EXTRAIT DE PAGE >>
= = = =

De plus, la hausse envisagée devrait tenir compte du nouveau tarif d'utilisation des réseaux publics de distribution entré en vigueur au 1er juillet 2008. La prise en compte de ce tarif, en hausse de 5,6 % en moyenne par rapport au précédent, devrait se traduire par une hausse moyenne des tarifs réglementés de vente en distribution publique de GDF Suez de 0,6 €/MWh (2), soit environ 1,4 %.
La non-prise en compte du nouveau tarif d'utilisation des réseaux publics de distribution dans les tarifs réglementés de vente en distribution publique est un frein au développement de la concurrence.

(2) Tient compte de la hausse de la contribution tarifaire acheminement (CTA) induite par la hausse du tarif d'utilisation des réseaux.

= = = =

DONNÉES AFFICHÉES >>
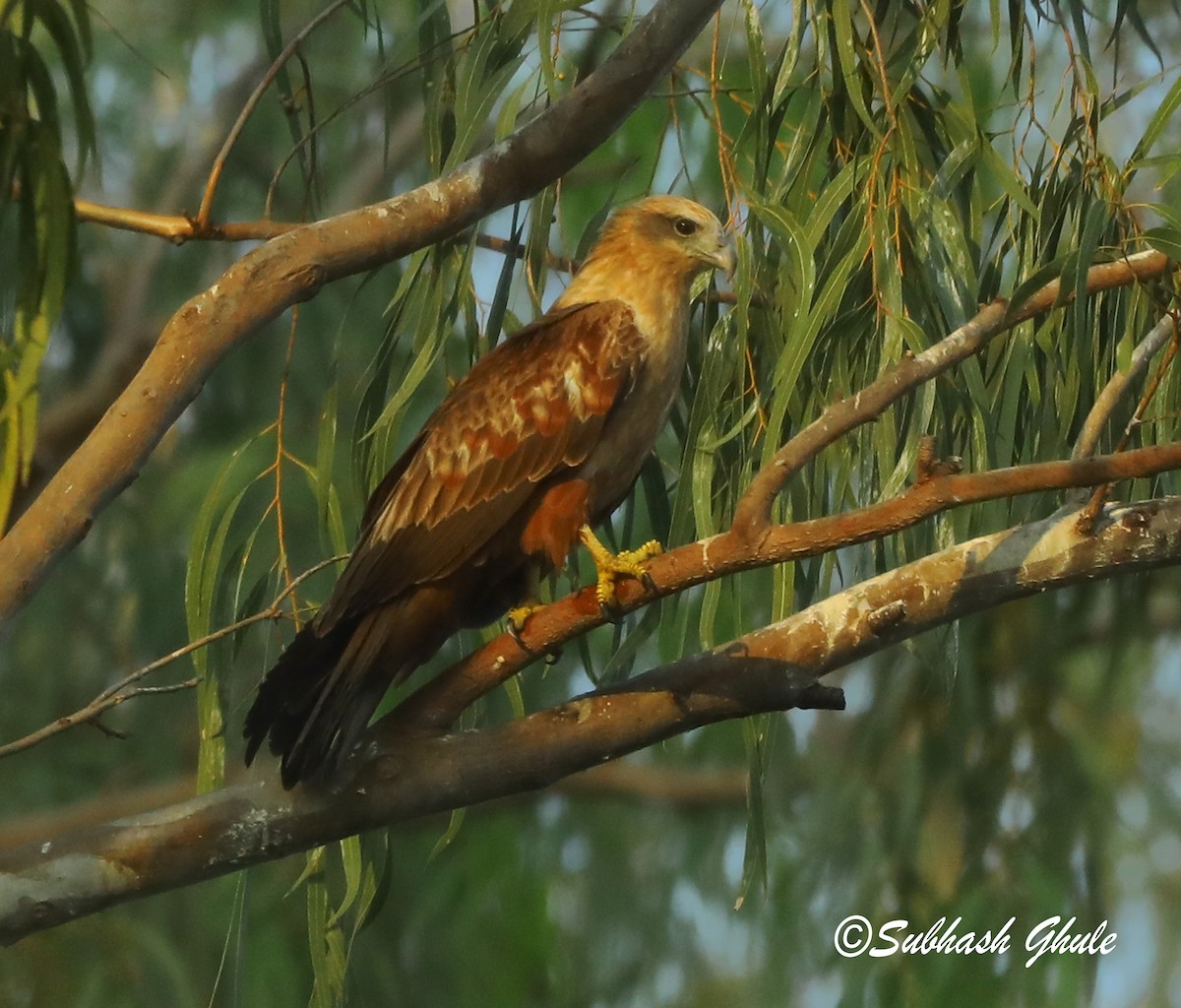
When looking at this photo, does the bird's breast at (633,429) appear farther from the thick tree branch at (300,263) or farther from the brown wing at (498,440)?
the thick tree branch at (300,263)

= = = =

TÂCHES À RÉALISER >>
(1) Traduisez en anglais la phrase suivante de l'extrait sur les tarifs réglementés : « La non-prise en compte du nouveau tarif d'utilisation des réseaux publics de distribution dans les tarifs réglementés de vente en distribution publique est un frein au développement de la concurrence. »
(2) D'après l'extrait sur les tarifs réglementés, de combien le nouveau tarif d'utilisation des réseaux publics de distribution augmente-t-il en moyenne par rapport au précédent ?

RÉPONSES DANS L'ORDRE >>
(1) Failing to take the new tariff for the use of public distribution networks into account in the regulated public distribution sales tariffs is an obstacle to the development of competition.

(2) De 5,6 % en moyenne.